* _Set task_
Print all records exactly, leaving nothing out.
* START *
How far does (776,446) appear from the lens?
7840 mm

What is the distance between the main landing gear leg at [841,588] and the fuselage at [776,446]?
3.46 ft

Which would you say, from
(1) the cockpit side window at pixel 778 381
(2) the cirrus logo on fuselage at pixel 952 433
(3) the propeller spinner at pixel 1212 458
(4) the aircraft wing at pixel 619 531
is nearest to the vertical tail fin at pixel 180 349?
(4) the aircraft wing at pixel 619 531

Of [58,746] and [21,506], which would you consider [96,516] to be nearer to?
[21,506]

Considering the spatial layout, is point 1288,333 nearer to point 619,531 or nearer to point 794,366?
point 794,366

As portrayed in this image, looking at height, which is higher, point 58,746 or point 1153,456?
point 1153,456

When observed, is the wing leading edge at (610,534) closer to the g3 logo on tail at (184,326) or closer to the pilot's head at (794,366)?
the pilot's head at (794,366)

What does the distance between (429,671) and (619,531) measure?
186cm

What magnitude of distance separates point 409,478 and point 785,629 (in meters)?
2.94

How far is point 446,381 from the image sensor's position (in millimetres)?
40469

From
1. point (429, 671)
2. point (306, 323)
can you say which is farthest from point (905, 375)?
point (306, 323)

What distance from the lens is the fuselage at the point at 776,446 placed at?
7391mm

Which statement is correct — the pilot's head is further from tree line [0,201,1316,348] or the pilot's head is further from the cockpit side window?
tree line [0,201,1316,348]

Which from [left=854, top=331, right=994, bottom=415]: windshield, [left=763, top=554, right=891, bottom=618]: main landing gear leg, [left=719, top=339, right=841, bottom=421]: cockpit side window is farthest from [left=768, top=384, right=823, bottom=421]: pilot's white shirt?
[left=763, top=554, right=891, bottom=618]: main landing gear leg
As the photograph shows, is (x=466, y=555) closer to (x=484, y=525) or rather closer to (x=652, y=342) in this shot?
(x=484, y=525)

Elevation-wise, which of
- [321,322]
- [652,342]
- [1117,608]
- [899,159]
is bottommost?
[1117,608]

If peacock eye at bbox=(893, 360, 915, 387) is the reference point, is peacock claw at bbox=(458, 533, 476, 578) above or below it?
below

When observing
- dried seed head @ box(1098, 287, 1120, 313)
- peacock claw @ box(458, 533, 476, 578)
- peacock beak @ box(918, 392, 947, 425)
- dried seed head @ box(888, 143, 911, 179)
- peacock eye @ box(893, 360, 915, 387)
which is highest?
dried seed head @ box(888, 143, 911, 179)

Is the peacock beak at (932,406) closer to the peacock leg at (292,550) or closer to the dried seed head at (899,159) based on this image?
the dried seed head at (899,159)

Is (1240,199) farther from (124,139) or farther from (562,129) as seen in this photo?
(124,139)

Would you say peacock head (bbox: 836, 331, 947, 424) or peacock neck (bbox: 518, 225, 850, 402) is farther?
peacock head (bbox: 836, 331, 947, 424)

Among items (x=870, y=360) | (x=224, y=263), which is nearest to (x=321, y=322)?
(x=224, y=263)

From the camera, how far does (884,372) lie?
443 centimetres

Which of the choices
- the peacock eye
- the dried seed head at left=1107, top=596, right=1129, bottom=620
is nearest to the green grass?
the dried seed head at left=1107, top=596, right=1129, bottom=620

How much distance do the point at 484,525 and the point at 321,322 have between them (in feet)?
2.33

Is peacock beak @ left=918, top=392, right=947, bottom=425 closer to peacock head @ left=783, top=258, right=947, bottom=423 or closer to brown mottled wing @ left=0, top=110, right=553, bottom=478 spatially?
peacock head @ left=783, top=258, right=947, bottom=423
* END *
* _Task solution_
How far does (776,446) appear from the lens?
7840 mm

What is the distance between the main landing gear leg at [841,588] and the fuselage at [776,446]?
3.46 ft

Which would you say, from
(1) the cockpit side window at pixel 778 381
(2) the cirrus logo on fuselage at pixel 952 433
(3) the propeller spinner at pixel 1212 458
(4) the aircraft wing at pixel 619 531
is nearest to the vertical tail fin at pixel 180 349?
(4) the aircraft wing at pixel 619 531

Of [58,746] and [21,506], which would you consider [96,516] to be nearer to?
[21,506]

Considering the spatial layout, is point 1288,333 nearer to point 619,531 or nearer to point 794,366?
point 794,366

As portrayed in this image, looking at height, which is higher, point 58,746 or point 1153,456?
point 1153,456

When observed, is the wing leading edge at (610,534) closer to the g3 logo on tail at (184,326) or closer to the pilot's head at (794,366)?
the pilot's head at (794,366)

What does the distance between (429,671) and (619,531) measure?
186cm

What magnitude of distance separates point 409,478 and point 785,629 (in meters)?
2.94

How far is point 446,381 from the image sensor's position (in millimetres)?
40469

From
1. point (429, 671)
2. point (306, 323)
can you say which is farthest from point (905, 375)?
point (306, 323)

What distance from the lens is the fuselage at the point at 776,446 placed at?
7391mm

Which statement is correct — the pilot's head is further from tree line [0,201,1316,348] or the pilot's head is further from the cockpit side window?
tree line [0,201,1316,348]

Which from [left=854, top=331, right=994, bottom=415]: windshield, [left=763, top=554, right=891, bottom=618]: main landing gear leg, [left=719, top=339, right=841, bottom=421]: cockpit side window is farthest from [left=768, top=384, right=823, bottom=421]: pilot's white shirt?
[left=763, top=554, right=891, bottom=618]: main landing gear leg
As the photograph shows, is (x=466, y=555) closer to (x=484, y=525) or rather closer to (x=652, y=342) in this shot?
(x=484, y=525)

Elevation-wise, which of
- [321,322]
- [652,342]
- [1117,608]
- [899,159]
is bottommost?
[1117,608]

If peacock eye at bbox=(893, 360, 915, 387) is the reference point, is peacock claw at bbox=(458, 533, 476, 578) above or below it?
below

When observing
- dried seed head @ box(1098, 287, 1120, 313)
- peacock claw @ box(458, 533, 476, 578)
- peacock beak @ box(918, 392, 947, 425)
- dried seed head @ box(888, 143, 911, 179)
- peacock eye @ box(893, 360, 915, 387)
which is highest?
dried seed head @ box(888, 143, 911, 179)

Is the peacock beak at (932,406) closer to the peacock leg at (292,550) or closer to the dried seed head at (899,159) based on this image?
the dried seed head at (899,159)

Is (1240,199) farther from (124,139) or farther from (562,129) as seen in this photo?
(124,139)

Would you say peacock head (bbox: 836, 331, 947, 424) or peacock neck (bbox: 518, 225, 850, 402) is farther?
peacock head (bbox: 836, 331, 947, 424)

Among items (x=870, y=360) | (x=224, y=263), which is nearest to (x=321, y=322)?
(x=224, y=263)

From the camera, how far does (884,372) lie?
443 centimetres

Which of the choices
- the peacock eye
- the dried seed head at left=1107, top=596, right=1129, bottom=620
is nearest to the green grass?
the dried seed head at left=1107, top=596, right=1129, bottom=620

How much distance do the point at 484,525 and the point at 321,322 have between them (in feet)?
2.33

Is peacock beak @ left=918, top=392, right=947, bottom=425 closer to peacock head @ left=783, top=258, right=947, bottom=423 or closer to brown mottled wing @ left=0, top=110, right=553, bottom=478 spatially?
peacock head @ left=783, top=258, right=947, bottom=423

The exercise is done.